Sondage: 11% des Italiens sont antisémites. La plupart d'entre eux sont de la région centre – sud

Source: osservatorioantisemitismo


Selon un sondage réalisé en collaboration avec l'IPSOS -  l'Unité d'Observation de l'Antisémitisme (Osservatorio Antisemitismo) de la fondation du Centre Juif de Documentation Contemporaine (CDEC), 11% des italiens sont antisémites. Il se pourrait que ce pourcentage n'exprime pas grand-chose en ces termes, mais en revanche, si on lit attentivement le rapport - il indique  toutes les personnes qui répondent régulièrement de manière négative à toutes les questions de toute nature concernant les juifs et Israël.

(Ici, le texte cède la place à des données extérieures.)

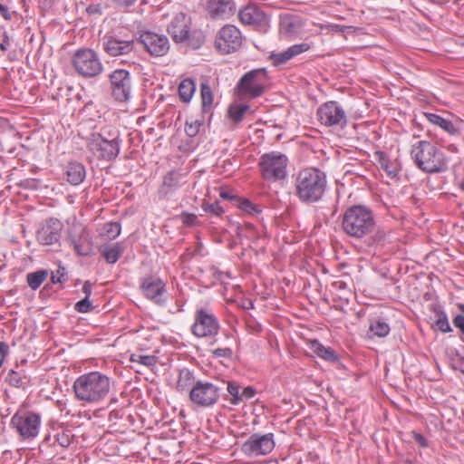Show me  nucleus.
Returning <instances> with one entry per match:
<instances>
[{"mask_svg":"<svg viewBox=\"0 0 464 464\" xmlns=\"http://www.w3.org/2000/svg\"><path fill=\"white\" fill-rule=\"evenodd\" d=\"M266 82L267 75L265 68L256 69L246 72L237 85L239 98L245 96L251 98L261 96L265 92Z\"/></svg>","mask_w":464,"mask_h":464,"instance_id":"nucleus-9","label":"nucleus"},{"mask_svg":"<svg viewBox=\"0 0 464 464\" xmlns=\"http://www.w3.org/2000/svg\"><path fill=\"white\" fill-rule=\"evenodd\" d=\"M140 288L147 298L153 300L156 304L161 302V295L165 292V285L160 278L155 276L142 278Z\"/></svg>","mask_w":464,"mask_h":464,"instance_id":"nucleus-20","label":"nucleus"},{"mask_svg":"<svg viewBox=\"0 0 464 464\" xmlns=\"http://www.w3.org/2000/svg\"><path fill=\"white\" fill-rule=\"evenodd\" d=\"M208 9L213 18H227L235 12V5L231 0H208Z\"/></svg>","mask_w":464,"mask_h":464,"instance_id":"nucleus-23","label":"nucleus"},{"mask_svg":"<svg viewBox=\"0 0 464 464\" xmlns=\"http://www.w3.org/2000/svg\"><path fill=\"white\" fill-rule=\"evenodd\" d=\"M110 389V378L100 372L82 374L73 383L76 399L89 404L102 401L109 394Z\"/></svg>","mask_w":464,"mask_h":464,"instance_id":"nucleus-3","label":"nucleus"},{"mask_svg":"<svg viewBox=\"0 0 464 464\" xmlns=\"http://www.w3.org/2000/svg\"><path fill=\"white\" fill-rule=\"evenodd\" d=\"M286 166V156L276 151L264 154L259 161L262 176L266 180L276 181L285 179Z\"/></svg>","mask_w":464,"mask_h":464,"instance_id":"nucleus-10","label":"nucleus"},{"mask_svg":"<svg viewBox=\"0 0 464 464\" xmlns=\"http://www.w3.org/2000/svg\"><path fill=\"white\" fill-rule=\"evenodd\" d=\"M67 179L72 185H79L85 179V168L82 163L72 162L67 167Z\"/></svg>","mask_w":464,"mask_h":464,"instance_id":"nucleus-26","label":"nucleus"},{"mask_svg":"<svg viewBox=\"0 0 464 464\" xmlns=\"http://www.w3.org/2000/svg\"><path fill=\"white\" fill-rule=\"evenodd\" d=\"M65 269L63 267H59L56 272L52 273L51 280L53 283H62L64 279Z\"/></svg>","mask_w":464,"mask_h":464,"instance_id":"nucleus-50","label":"nucleus"},{"mask_svg":"<svg viewBox=\"0 0 464 464\" xmlns=\"http://www.w3.org/2000/svg\"><path fill=\"white\" fill-rule=\"evenodd\" d=\"M390 333V326L389 324L382 321V320H380V319H377V320H373L371 322V324H370V327H369V331H368V335L370 337H385L386 335H388Z\"/></svg>","mask_w":464,"mask_h":464,"instance_id":"nucleus-29","label":"nucleus"},{"mask_svg":"<svg viewBox=\"0 0 464 464\" xmlns=\"http://www.w3.org/2000/svg\"><path fill=\"white\" fill-rule=\"evenodd\" d=\"M316 115L320 123L326 127L343 128L347 123L344 109L334 101L326 102L320 105Z\"/></svg>","mask_w":464,"mask_h":464,"instance_id":"nucleus-12","label":"nucleus"},{"mask_svg":"<svg viewBox=\"0 0 464 464\" xmlns=\"http://www.w3.org/2000/svg\"><path fill=\"white\" fill-rule=\"evenodd\" d=\"M121 234V225L118 222L106 223L101 231V236L105 239H115Z\"/></svg>","mask_w":464,"mask_h":464,"instance_id":"nucleus-33","label":"nucleus"},{"mask_svg":"<svg viewBox=\"0 0 464 464\" xmlns=\"http://www.w3.org/2000/svg\"><path fill=\"white\" fill-rule=\"evenodd\" d=\"M223 389L218 381H197L189 391V400L197 406L209 407L218 401Z\"/></svg>","mask_w":464,"mask_h":464,"instance_id":"nucleus-8","label":"nucleus"},{"mask_svg":"<svg viewBox=\"0 0 464 464\" xmlns=\"http://www.w3.org/2000/svg\"><path fill=\"white\" fill-rule=\"evenodd\" d=\"M255 394H256V391L252 387H250V386L245 387L242 391L240 390V396H239L240 402L253 398L255 396Z\"/></svg>","mask_w":464,"mask_h":464,"instance_id":"nucleus-49","label":"nucleus"},{"mask_svg":"<svg viewBox=\"0 0 464 464\" xmlns=\"http://www.w3.org/2000/svg\"><path fill=\"white\" fill-rule=\"evenodd\" d=\"M249 110L250 107L246 104H232L228 109V115L235 122H239Z\"/></svg>","mask_w":464,"mask_h":464,"instance_id":"nucleus-36","label":"nucleus"},{"mask_svg":"<svg viewBox=\"0 0 464 464\" xmlns=\"http://www.w3.org/2000/svg\"><path fill=\"white\" fill-rule=\"evenodd\" d=\"M140 42L152 56H163L169 49V43L165 35L152 32H144L140 36Z\"/></svg>","mask_w":464,"mask_h":464,"instance_id":"nucleus-17","label":"nucleus"},{"mask_svg":"<svg viewBox=\"0 0 464 464\" xmlns=\"http://www.w3.org/2000/svg\"><path fill=\"white\" fill-rule=\"evenodd\" d=\"M303 24L299 16L291 14H285L280 16V34L293 37L298 35L302 31Z\"/></svg>","mask_w":464,"mask_h":464,"instance_id":"nucleus-22","label":"nucleus"},{"mask_svg":"<svg viewBox=\"0 0 464 464\" xmlns=\"http://www.w3.org/2000/svg\"><path fill=\"white\" fill-rule=\"evenodd\" d=\"M246 227H247V228H249L250 230H253V229H254V227H253L252 225H250V224H248Z\"/></svg>","mask_w":464,"mask_h":464,"instance_id":"nucleus-63","label":"nucleus"},{"mask_svg":"<svg viewBox=\"0 0 464 464\" xmlns=\"http://www.w3.org/2000/svg\"><path fill=\"white\" fill-rule=\"evenodd\" d=\"M196 90L194 82L191 79L183 80L179 86V94L180 99L188 102L191 100Z\"/></svg>","mask_w":464,"mask_h":464,"instance_id":"nucleus-30","label":"nucleus"},{"mask_svg":"<svg viewBox=\"0 0 464 464\" xmlns=\"http://www.w3.org/2000/svg\"><path fill=\"white\" fill-rule=\"evenodd\" d=\"M310 349L317 356L326 361L334 362L337 359V356L332 348L324 346L316 340H314L310 343Z\"/></svg>","mask_w":464,"mask_h":464,"instance_id":"nucleus-28","label":"nucleus"},{"mask_svg":"<svg viewBox=\"0 0 464 464\" xmlns=\"http://www.w3.org/2000/svg\"><path fill=\"white\" fill-rule=\"evenodd\" d=\"M14 40L13 38L8 34L7 32H4L2 34L1 39H0V50L2 52H7L13 47Z\"/></svg>","mask_w":464,"mask_h":464,"instance_id":"nucleus-43","label":"nucleus"},{"mask_svg":"<svg viewBox=\"0 0 464 464\" xmlns=\"http://www.w3.org/2000/svg\"><path fill=\"white\" fill-rule=\"evenodd\" d=\"M220 384L227 385V391L230 396V398L228 399L230 403L233 405L239 404L240 403L239 396H240L241 387L235 382H219V385Z\"/></svg>","mask_w":464,"mask_h":464,"instance_id":"nucleus-35","label":"nucleus"},{"mask_svg":"<svg viewBox=\"0 0 464 464\" xmlns=\"http://www.w3.org/2000/svg\"><path fill=\"white\" fill-rule=\"evenodd\" d=\"M136 0H113V2L120 7H128L134 4Z\"/></svg>","mask_w":464,"mask_h":464,"instance_id":"nucleus-56","label":"nucleus"},{"mask_svg":"<svg viewBox=\"0 0 464 464\" xmlns=\"http://www.w3.org/2000/svg\"><path fill=\"white\" fill-rule=\"evenodd\" d=\"M413 438L415 441L418 442L421 447L427 446L426 439L421 434L414 432Z\"/></svg>","mask_w":464,"mask_h":464,"instance_id":"nucleus-57","label":"nucleus"},{"mask_svg":"<svg viewBox=\"0 0 464 464\" xmlns=\"http://www.w3.org/2000/svg\"><path fill=\"white\" fill-rule=\"evenodd\" d=\"M133 48V40H121L115 37H108L103 42V49L111 56L128 54Z\"/></svg>","mask_w":464,"mask_h":464,"instance_id":"nucleus-21","label":"nucleus"},{"mask_svg":"<svg viewBox=\"0 0 464 464\" xmlns=\"http://www.w3.org/2000/svg\"><path fill=\"white\" fill-rule=\"evenodd\" d=\"M6 381L14 387H20L23 384L21 374L13 370L7 374Z\"/></svg>","mask_w":464,"mask_h":464,"instance_id":"nucleus-44","label":"nucleus"},{"mask_svg":"<svg viewBox=\"0 0 464 464\" xmlns=\"http://www.w3.org/2000/svg\"><path fill=\"white\" fill-rule=\"evenodd\" d=\"M21 185L24 187L36 188V180L35 179H25L21 182Z\"/></svg>","mask_w":464,"mask_h":464,"instance_id":"nucleus-59","label":"nucleus"},{"mask_svg":"<svg viewBox=\"0 0 464 464\" xmlns=\"http://www.w3.org/2000/svg\"><path fill=\"white\" fill-rule=\"evenodd\" d=\"M411 155L417 167L427 173L441 172L447 169L444 154L430 141L420 140L413 144Z\"/></svg>","mask_w":464,"mask_h":464,"instance_id":"nucleus-5","label":"nucleus"},{"mask_svg":"<svg viewBox=\"0 0 464 464\" xmlns=\"http://www.w3.org/2000/svg\"><path fill=\"white\" fill-rule=\"evenodd\" d=\"M275 448L273 433L252 434L242 445V450L248 455H266Z\"/></svg>","mask_w":464,"mask_h":464,"instance_id":"nucleus-15","label":"nucleus"},{"mask_svg":"<svg viewBox=\"0 0 464 464\" xmlns=\"http://www.w3.org/2000/svg\"><path fill=\"white\" fill-rule=\"evenodd\" d=\"M82 292L85 295L84 298L89 299L92 295V284L90 281H85L82 285Z\"/></svg>","mask_w":464,"mask_h":464,"instance_id":"nucleus-55","label":"nucleus"},{"mask_svg":"<svg viewBox=\"0 0 464 464\" xmlns=\"http://www.w3.org/2000/svg\"><path fill=\"white\" fill-rule=\"evenodd\" d=\"M310 48L307 44H300L290 46L287 50L271 53L269 56L270 61L276 66L282 65L291 60L293 57L307 51Z\"/></svg>","mask_w":464,"mask_h":464,"instance_id":"nucleus-24","label":"nucleus"},{"mask_svg":"<svg viewBox=\"0 0 464 464\" xmlns=\"http://www.w3.org/2000/svg\"><path fill=\"white\" fill-rule=\"evenodd\" d=\"M203 208L206 212L212 213L216 216H221L224 213V209L219 205L218 202H214L211 204H204Z\"/></svg>","mask_w":464,"mask_h":464,"instance_id":"nucleus-45","label":"nucleus"},{"mask_svg":"<svg viewBox=\"0 0 464 464\" xmlns=\"http://www.w3.org/2000/svg\"><path fill=\"white\" fill-rule=\"evenodd\" d=\"M57 443L63 448L70 446L72 439V435L70 431L62 430L55 435Z\"/></svg>","mask_w":464,"mask_h":464,"instance_id":"nucleus-42","label":"nucleus"},{"mask_svg":"<svg viewBox=\"0 0 464 464\" xmlns=\"http://www.w3.org/2000/svg\"><path fill=\"white\" fill-rule=\"evenodd\" d=\"M111 93L119 102H126L131 94V78L128 71L119 69L110 75Z\"/></svg>","mask_w":464,"mask_h":464,"instance_id":"nucleus-14","label":"nucleus"},{"mask_svg":"<svg viewBox=\"0 0 464 464\" xmlns=\"http://www.w3.org/2000/svg\"><path fill=\"white\" fill-rule=\"evenodd\" d=\"M436 322L435 324L442 333H448L451 331L450 325L449 324L447 315L442 311L436 312Z\"/></svg>","mask_w":464,"mask_h":464,"instance_id":"nucleus-40","label":"nucleus"},{"mask_svg":"<svg viewBox=\"0 0 464 464\" xmlns=\"http://www.w3.org/2000/svg\"><path fill=\"white\" fill-rule=\"evenodd\" d=\"M380 166L382 169L385 170V172L388 174V176L394 178L397 176L398 169L397 166L392 163L389 159L381 157L380 158Z\"/></svg>","mask_w":464,"mask_h":464,"instance_id":"nucleus-41","label":"nucleus"},{"mask_svg":"<svg viewBox=\"0 0 464 464\" xmlns=\"http://www.w3.org/2000/svg\"><path fill=\"white\" fill-rule=\"evenodd\" d=\"M46 278L47 272L45 270L29 273L26 276L27 284L33 290H36Z\"/></svg>","mask_w":464,"mask_h":464,"instance_id":"nucleus-32","label":"nucleus"},{"mask_svg":"<svg viewBox=\"0 0 464 464\" xmlns=\"http://www.w3.org/2000/svg\"><path fill=\"white\" fill-rule=\"evenodd\" d=\"M197 220V216L188 214L183 217V222L187 225H193Z\"/></svg>","mask_w":464,"mask_h":464,"instance_id":"nucleus-58","label":"nucleus"},{"mask_svg":"<svg viewBox=\"0 0 464 464\" xmlns=\"http://www.w3.org/2000/svg\"><path fill=\"white\" fill-rule=\"evenodd\" d=\"M69 240L79 256H89L92 243L89 233L82 225H73L69 230Z\"/></svg>","mask_w":464,"mask_h":464,"instance_id":"nucleus-16","label":"nucleus"},{"mask_svg":"<svg viewBox=\"0 0 464 464\" xmlns=\"http://www.w3.org/2000/svg\"><path fill=\"white\" fill-rule=\"evenodd\" d=\"M462 372L464 373V369L462 370Z\"/></svg>","mask_w":464,"mask_h":464,"instance_id":"nucleus-64","label":"nucleus"},{"mask_svg":"<svg viewBox=\"0 0 464 464\" xmlns=\"http://www.w3.org/2000/svg\"><path fill=\"white\" fill-rule=\"evenodd\" d=\"M220 197H221L222 198H225V199H232V198H233V197H232V196H230V194H229L228 192H227V191H222V192L220 193Z\"/></svg>","mask_w":464,"mask_h":464,"instance_id":"nucleus-60","label":"nucleus"},{"mask_svg":"<svg viewBox=\"0 0 464 464\" xmlns=\"http://www.w3.org/2000/svg\"><path fill=\"white\" fill-rule=\"evenodd\" d=\"M242 43L239 30L231 24L223 26L218 32L215 44L216 47L222 53H230L236 51Z\"/></svg>","mask_w":464,"mask_h":464,"instance_id":"nucleus-13","label":"nucleus"},{"mask_svg":"<svg viewBox=\"0 0 464 464\" xmlns=\"http://www.w3.org/2000/svg\"><path fill=\"white\" fill-rule=\"evenodd\" d=\"M241 23L245 24H258L265 20V14L254 5H249L238 14Z\"/></svg>","mask_w":464,"mask_h":464,"instance_id":"nucleus-25","label":"nucleus"},{"mask_svg":"<svg viewBox=\"0 0 464 464\" xmlns=\"http://www.w3.org/2000/svg\"><path fill=\"white\" fill-rule=\"evenodd\" d=\"M219 331V323L214 314L207 309H198L195 313L191 333L198 338H213Z\"/></svg>","mask_w":464,"mask_h":464,"instance_id":"nucleus-11","label":"nucleus"},{"mask_svg":"<svg viewBox=\"0 0 464 464\" xmlns=\"http://www.w3.org/2000/svg\"><path fill=\"white\" fill-rule=\"evenodd\" d=\"M425 118L428 120L429 122H430L433 125L439 126L443 130L447 131L450 134H456L458 132L457 128H455L454 124L440 115H437L435 113H424Z\"/></svg>","mask_w":464,"mask_h":464,"instance_id":"nucleus-27","label":"nucleus"},{"mask_svg":"<svg viewBox=\"0 0 464 464\" xmlns=\"http://www.w3.org/2000/svg\"><path fill=\"white\" fill-rule=\"evenodd\" d=\"M75 309L80 313H88L92 309V305L89 299L83 298L76 303Z\"/></svg>","mask_w":464,"mask_h":464,"instance_id":"nucleus-48","label":"nucleus"},{"mask_svg":"<svg viewBox=\"0 0 464 464\" xmlns=\"http://www.w3.org/2000/svg\"><path fill=\"white\" fill-rule=\"evenodd\" d=\"M190 29V18L185 14H177L168 26V33L176 43L188 39Z\"/></svg>","mask_w":464,"mask_h":464,"instance_id":"nucleus-19","label":"nucleus"},{"mask_svg":"<svg viewBox=\"0 0 464 464\" xmlns=\"http://www.w3.org/2000/svg\"><path fill=\"white\" fill-rule=\"evenodd\" d=\"M123 252V248L120 243H116L103 251V256L110 264H114L118 261Z\"/></svg>","mask_w":464,"mask_h":464,"instance_id":"nucleus-31","label":"nucleus"},{"mask_svg":"<svg viewBox=\"0 0 464 464\" xmlns=\"http://www.w3.org/2000/svg\"><path fill=\"white\" fill-rule=\"evenodd\" d=\"M72 63L75 72L83 78L96 77L103 70L98 54L89 48L77 50L72 56Z\"/></svg>","mask_w":464,"mask_h":464,"instance_id":"nucleus-7","label":"nucleus"},{"mask_svg":"<svg viewBox=\"0 0 464 464\" xmlns=\"http://www.w3.org/2000/svg\"><path fill=\"white\" fill-rule=\"evenodd\" d=\"M265 464H277V461L276 460H269V461H266Z\"/></svg>","mask_w":464,"mask_h":464,"instance_id":"nucleus-62","label":"nucleus"},{"mask_svg":"<svg viewBox=\"0 0 464 464\" xmlns=\"http://www.w3.org/2000/svg\"><path fill=\"white\" fill-rule=\"evenodd\" d=\"M131 362H136L142 366L152 367L157 363V359L153 355H143L140 353H132L130 357Z\"/></svg>","mask_w":464,"mask_h":464,"instance_id":"nucleus-37","label":"nucleus"},{"mask_svg":"<svg viewBox=\"0 0 464 464\" xmlns=\"http://www.w3.org/2000/svg\"><path fill=\"white\" fill-rule=\"evenodd\" d=\"M14 14V11H10L5 5L0 3V15H2L5 20H11Z\"/></svg>","mask_w":464,"mask_h":464,"instance_id":"nucleus-51","label":"nucleus"},{"mask_svg":"<svg viewBox=\"0 0 464 464\" xmlns=\"http://www.w3.org/2000/svg\"><path fill=\"white\" fill-rule=\"evenodd\" d=\"M193 374L187 369H183L179 372V380L177 382V389L179 392L186 391L190 385L193 386Z\"/></svg>","mask_w":464,"mask_h":464,"instance_id":"nucleus-34","label":"nucleus"},{"mask_svg":"<svg viewBox=\"0 0 464 464\" xmlns=\"http://www.w3.org/2000/svg\"><path fill=\"white\" fill-rule=\"evenodd\" d=\"M200 95H201V102H202V108L205 111L207 109H209L212 102H213V95L212 91L209 86L206 84L201 85L200 90Z\"/></svg>","mask_w":464,"mask_h":464,"instance_id":"nucleus-39","label":"nucleus"},{"mask_svg":"<svg viewBox=\"0 0 464 464\" xmlns=\"http://www.w3.org/2000/svg\"><path fill=\"white\" fill-rule=\"evenodd\" d=\"M10 424L23 440L31 441L41 430L42 417L34 411L19 410L13 415Z\"/></svg>","mask_w":464,"mask_h":464,"instance_id":"nucleus-6","label":"nucleus"},{"mask_svg":"<svg viewBox=\"0 0 464 464\" xmlns=\"http://www.w3.org/2000/svg\"><path fill=\"white\" fill-rule=\"evenodd\" d=\"M8 353V345L5 343L0 342V367L2 366L5 356Z\"/></svg>","mask_w":464,"mask_h":464,"instance_id":"nucleus-54","label":"nucleus"},{"mask_svg":"<svg viewBox=\"0 0 464 464\" xmlns=\"http://www.w3.org/2000/svg\"><path fill=\"white\" fill-rule=\"evenodd\" d=\"M163 186L169 187L170 188H176L179 186V180L177 179V175L174 172H169L164 177Z\"/></svg>","mask_w":464,"mask_h":464,"instance_id":"nucleus-46","label":"nucleus"},{"mask_svg":"<svg viewBox=\"0 0 464 464\" xmlns=\"http://www.w3.org/2000/svg\"><path fill=\"white\" fill-rule=\"evenodd\" d=\"M239 208L251 215L259 212L257 208L247 199H244L239 203Z\"/></svg>","mask_w":464,"mask_h":464,"instance_id":"nucleus-47","label":"nucleus"},{"mask_svg":"<svg viewBox=\"0 0 464 464\" xmlns=\"http://www.w3.org/2000/svg\"><path fill=\"white\" fill-rule=\"evenodd\" d=\"M87 149L98 160L111 161L120 153V133L117 130L102 129L101 132L91 134Z\"/></svg>","mask_w":464,"mask_h":464,"instance_id":"nucleus-4","label":"nucleus"},{"mask_svg":"<svg viewBox=\"0 0 464 464\" xmlns=\"http://www.w3.org/2000/svg\"><path fill=\"white\" fill-rule=\"evenodd\" d=\"M454 325L464 334V314H458L453 319Z\"/></svg>","mask_w":464,"mask_h":464,"instance_id":"nucleus-53","label":"nucleus"},{"mask_svg":"<svg viewBox=\"0 0 464 464\" xmlns=\"http://www.w3.org/2000/svg\"><path fill=\"white\" fill-rule=\"evenodd\" d=\"M459 310L462 312V314H464V304H460L459 305Z\"/></svg>","mask_w":464,"mask_h":464,"instance_id":"nucleus-61","label":"nucleus"},{"mask_svg":"<svg viewBox=\"0 0 464 464\" xmlns=\"http://www.w3.org/2000/svg\"><path fill=\"white\" fill-rule=\"evenodd\" d=\"M201 126L202 121L190 117L186 121L185 132L188 137L193 138L198 133Z\"/></svg>","mask_w":464,"mask_h":464,"instance_id":"nucleus-38","label":"nucleus"},{"mask_svg":"<svg viewBox=\"0 0 464 464\" xmlns=\"http://www.w3.org/2000/svg\"><path fill=\"white\" fill-rule=\"evenodd\" d=\"M63 223L57 218L47 219L37 231V241L45 246L53 245L61 238Z\"/></svg>","mask_w":464,"mask_h":464,"instance_id":"nucleus-18","label":"nucleus"},{"mask_svg":"<svg viewBox=\"0 0 464 464\" xmlns=\"http://www.w3.org/2000/svg\"><path fill=\"white\" fill-rule=\"evenodd\" d=\"M216 357H230L232 352L229 348H218L212 351Z\"/></svg>","mask_w":464,"mask_h":464,"instance_id":"nucleus-52","label":"nucleus"},{"mask_svg":"<svg viewBox=\"0 0 464 464\" xmlns=\"http://www.w3.org/2000/svg\"><path fill=\"white\" fill-rule=\"evenodd\" d=\"M342 229L343 233L354 239L375 237L381 240L384 233L377 231V223L372 210L364 205H353L345 209L342 215Z\"/></svg>","mask_w":464,"mask_h":464,"instance_id":"nucleus-1","label":"nucleus"},{"mask_svg":"<svg viewBox=\"0 0 464 464\" xmlns=\"http://www.w3.org/2000/svg\"><path fill=\"white\" fill-rule=\"evenodd\" d=\"M295 193L298 199L313 204L323 199L327 189V179L324 171L316 168L300 170L295 180Z\"/></svg>","mask_w":464,"mask_h":464,"instance_id":"nucleus-2","label":"nucleus"}]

L'antisémite typique est de sexe masculin, a un faible niveau d'éducation, réside dans le  centre - sud de l'Italie, est politiquement à droite, exprime un rejet similaire envers les immigrés en général et  a une vue très polarisée sur d'autres questions. Il s'agit d'une donnée  fixe. Il y a dix ans, il s'agissait de 12%. Les rapports de ces dernières semaines nous montrent une image de cet antisémitisme actif qui soulève la tête: des défilés avec des symboles nostalgiques, des images antisémites dans les stades, et une floraison de  rhétorique  circulant sur le web.


Il s'agit d'une expression qui n'est pas uniquement composée de mots; elle est organisée par  des organisations politiques et des mouvements qui participent aux élections locales et au parlement.  La version que l'on peut lire et qui est récurrente dans divers endroits: "mais le véritable antisémitisme réside au sein du monde musulman" est  trompeur dans ce contexte.


Certes, il y a de  l'antisémitisme dans le monde musulman, généralisé et violent, et il faut y faire face et s'y opposer par des actions politiques et culturelles appropriées. Mais cela ne diminue pas le danger de l'antisémitisme, que nous pouvons définir comme "classique", sur le plan politique et culturel. Dans ce cas, ce qui m'intéresse est la première partie, "le plan politique".